The theft of the 'Arbeit Macht Frei' sign from the entrance gate at Auschwitz is a shameful act and, as historian Jaroslaw Mensfeld is reported as saying, a 'desecration'. It is, likewise, an 'appalling act of vandalism'. I don't, however, agree with a note that is struck, twice, in today's Times. Roger Boyes writes:
Remove the sign, the neo-Nazis may well have speculated, and you begin the process of dismantling Holocaust memory.
An editorial concludes thus:
Such a theft is especially chilling at a time when, once again, crazed voices seek to suggest that reports of the Holocaust are at best wildly exaggerated, and are possibly even apocryphal.
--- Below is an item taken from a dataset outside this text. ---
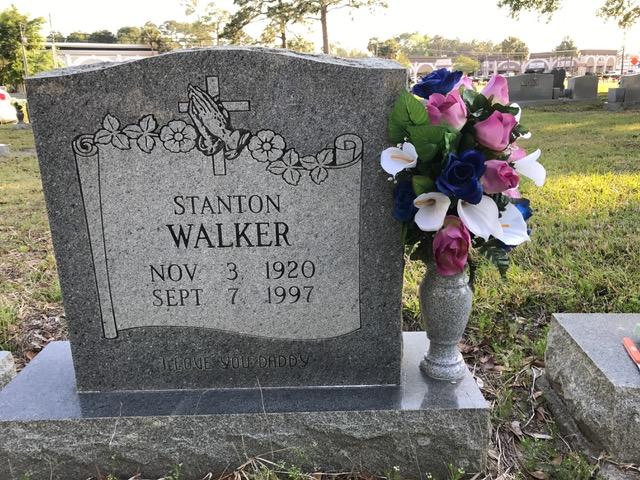 Medium Cemetery Arrangement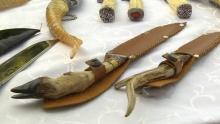 Уникальные по форме и узору: как студент из Худжанда изготавливает 150 разновидностей ножей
But rather than hiding evidence of the Nazis' crimes, these thieves in Poland have reminded the world how vital it is that such symbols of the Holocaust survive across the world so that we may never dare forget the evil of the Nazis.
It is true that the calculation registered in these statements is one ascribed to the presumed neo-Nazi vandals: that if they can hide or destroy this relic, they undermine the basis on which we know the truth about what happened in Poland. But both statements, particularly the second, can also be read as making a concession to this viewpoint. I think it is a mistake to do so - comparable to the error in thinking that with the last of survivors now dying out, it will become more difficult to combat Holocaust-denial. There is no need of survivors of the Great Plague or of the Wars of the Roses for us to be confident that these events really happened, and the same will be true of the Holocaust when there are no more survivors of that. Equally, that one or even a few material symbols of the Nazi genocide should be stolen or destroyed, will not significantly alter the balance of historical evidence and testimony concerning its occurrence. This balance is overwhelming, and those who know that it is shouldn't adopt locutions which might suggest there are only a few tenuous evidential shreds that we are in danger of losing.
The theft is indeed revolting but it doesn't have any significance for the security of the truth in this case.